■ **Stated goal**:
Lay out the entries below as a Markdown table with the columns Row and Line, numbering each row. Include only the lines from the line with "In the photo depicted, working" to the line with "green moss @ bbox=(164, 0, 176, 19) <", both included, and leave out blank lines.

[BEGIN Data rows]

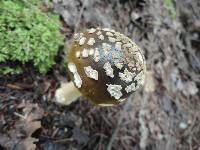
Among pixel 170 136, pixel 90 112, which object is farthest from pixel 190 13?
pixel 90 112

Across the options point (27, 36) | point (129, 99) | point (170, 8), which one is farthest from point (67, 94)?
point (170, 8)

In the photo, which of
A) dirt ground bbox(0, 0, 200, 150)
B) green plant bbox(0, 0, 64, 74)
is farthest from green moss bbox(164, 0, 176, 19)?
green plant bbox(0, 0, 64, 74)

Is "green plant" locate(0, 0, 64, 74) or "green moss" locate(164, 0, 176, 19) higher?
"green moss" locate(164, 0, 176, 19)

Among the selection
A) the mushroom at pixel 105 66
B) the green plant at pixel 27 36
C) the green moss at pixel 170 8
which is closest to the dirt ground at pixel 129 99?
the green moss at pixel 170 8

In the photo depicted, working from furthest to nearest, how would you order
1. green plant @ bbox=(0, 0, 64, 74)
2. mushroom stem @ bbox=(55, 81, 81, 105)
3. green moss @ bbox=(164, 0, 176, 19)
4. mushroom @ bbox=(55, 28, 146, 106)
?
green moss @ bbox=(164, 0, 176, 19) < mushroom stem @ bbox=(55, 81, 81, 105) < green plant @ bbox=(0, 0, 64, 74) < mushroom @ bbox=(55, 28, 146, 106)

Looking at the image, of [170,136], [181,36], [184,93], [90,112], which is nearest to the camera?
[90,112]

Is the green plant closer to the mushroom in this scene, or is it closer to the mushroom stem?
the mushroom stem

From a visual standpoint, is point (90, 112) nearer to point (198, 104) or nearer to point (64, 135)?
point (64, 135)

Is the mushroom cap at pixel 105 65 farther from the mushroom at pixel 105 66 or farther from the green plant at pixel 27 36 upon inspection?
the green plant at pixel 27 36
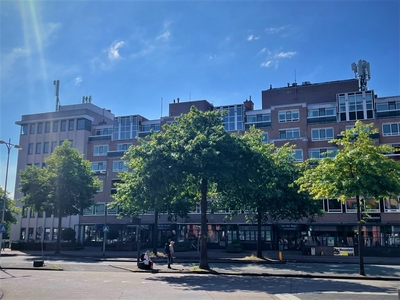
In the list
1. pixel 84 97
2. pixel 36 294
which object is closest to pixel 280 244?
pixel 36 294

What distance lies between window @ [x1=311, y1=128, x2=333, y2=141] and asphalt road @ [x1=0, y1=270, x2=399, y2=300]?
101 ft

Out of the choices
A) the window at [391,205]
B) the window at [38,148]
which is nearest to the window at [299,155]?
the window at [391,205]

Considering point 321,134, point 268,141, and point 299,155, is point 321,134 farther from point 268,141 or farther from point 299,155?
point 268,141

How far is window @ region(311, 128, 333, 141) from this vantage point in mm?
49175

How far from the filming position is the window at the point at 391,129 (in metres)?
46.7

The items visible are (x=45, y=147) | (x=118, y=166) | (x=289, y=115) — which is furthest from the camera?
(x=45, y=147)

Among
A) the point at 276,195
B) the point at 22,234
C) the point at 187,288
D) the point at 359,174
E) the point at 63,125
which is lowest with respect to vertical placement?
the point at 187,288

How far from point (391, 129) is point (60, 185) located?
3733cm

[END Data rows]
[BEGIN Data rows]

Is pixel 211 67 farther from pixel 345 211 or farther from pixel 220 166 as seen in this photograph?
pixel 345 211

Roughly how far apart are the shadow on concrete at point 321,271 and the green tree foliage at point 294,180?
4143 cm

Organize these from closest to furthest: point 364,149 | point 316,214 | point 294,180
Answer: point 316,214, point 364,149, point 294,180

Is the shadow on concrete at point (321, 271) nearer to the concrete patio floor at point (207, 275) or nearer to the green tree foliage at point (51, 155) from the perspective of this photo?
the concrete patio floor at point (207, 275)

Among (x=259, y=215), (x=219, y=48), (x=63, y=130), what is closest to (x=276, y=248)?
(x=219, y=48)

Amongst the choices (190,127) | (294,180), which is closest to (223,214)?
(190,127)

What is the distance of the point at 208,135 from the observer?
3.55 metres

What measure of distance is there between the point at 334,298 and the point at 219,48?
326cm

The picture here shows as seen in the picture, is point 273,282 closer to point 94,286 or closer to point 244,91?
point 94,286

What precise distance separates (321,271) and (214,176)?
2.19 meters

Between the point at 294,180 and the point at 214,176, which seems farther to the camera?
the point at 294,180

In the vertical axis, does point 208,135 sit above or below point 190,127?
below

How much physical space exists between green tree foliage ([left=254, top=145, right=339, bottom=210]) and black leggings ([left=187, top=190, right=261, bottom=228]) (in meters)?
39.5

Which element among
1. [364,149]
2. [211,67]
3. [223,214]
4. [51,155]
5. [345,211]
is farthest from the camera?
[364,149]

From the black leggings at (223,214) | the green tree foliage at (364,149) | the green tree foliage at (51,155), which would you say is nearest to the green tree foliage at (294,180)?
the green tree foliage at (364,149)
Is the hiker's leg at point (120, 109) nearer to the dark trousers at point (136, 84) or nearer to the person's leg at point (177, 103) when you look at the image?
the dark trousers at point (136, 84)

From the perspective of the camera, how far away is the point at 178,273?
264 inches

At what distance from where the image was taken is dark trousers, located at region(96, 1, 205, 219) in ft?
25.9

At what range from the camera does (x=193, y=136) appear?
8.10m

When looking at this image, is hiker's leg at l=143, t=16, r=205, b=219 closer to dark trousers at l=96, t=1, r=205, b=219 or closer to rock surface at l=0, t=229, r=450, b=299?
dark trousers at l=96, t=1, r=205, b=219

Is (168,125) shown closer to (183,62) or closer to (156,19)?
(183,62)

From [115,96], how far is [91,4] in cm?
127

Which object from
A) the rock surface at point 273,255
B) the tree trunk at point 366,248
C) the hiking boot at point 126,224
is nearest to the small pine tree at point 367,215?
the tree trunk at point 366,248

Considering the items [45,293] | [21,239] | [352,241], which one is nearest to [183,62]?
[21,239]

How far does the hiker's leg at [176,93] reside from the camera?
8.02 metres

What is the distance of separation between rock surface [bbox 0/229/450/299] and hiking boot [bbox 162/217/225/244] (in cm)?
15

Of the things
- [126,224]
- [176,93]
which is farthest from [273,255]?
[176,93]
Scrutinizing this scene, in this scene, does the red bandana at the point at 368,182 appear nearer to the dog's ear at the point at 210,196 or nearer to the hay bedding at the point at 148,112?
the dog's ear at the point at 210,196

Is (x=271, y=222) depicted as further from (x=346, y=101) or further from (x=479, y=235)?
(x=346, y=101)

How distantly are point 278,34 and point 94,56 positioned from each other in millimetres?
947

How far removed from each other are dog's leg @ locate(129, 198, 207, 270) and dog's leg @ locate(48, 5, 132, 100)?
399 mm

[END Data rows]

■ **The answer**:
| Row | Line |
|---|---|
| 1 | In the photo depicted, working from furthest to nearest, how would you order |
| 2 | 1. green plant @ bbox=(0, 0, 64, 74) |
| 3 | 2. mushroom stem @ bbox=(55, 81, 81, 105) |
| 4 | 3. green moss @ bbox=(164, 0, 176, 19) |
| 5 | 4. mushroom @ bbox=(55, 28, 146, 106) |
| 6 | ? |
| 7 | green moss @ bbox=(164, 0, 176, 19) < mushroom stem @ bbox=(55, 81, 81, 105) < green plant @ bbox=(0, 0, 64, 74) < mushroom @ bbox=(55, 28, 146, 106) |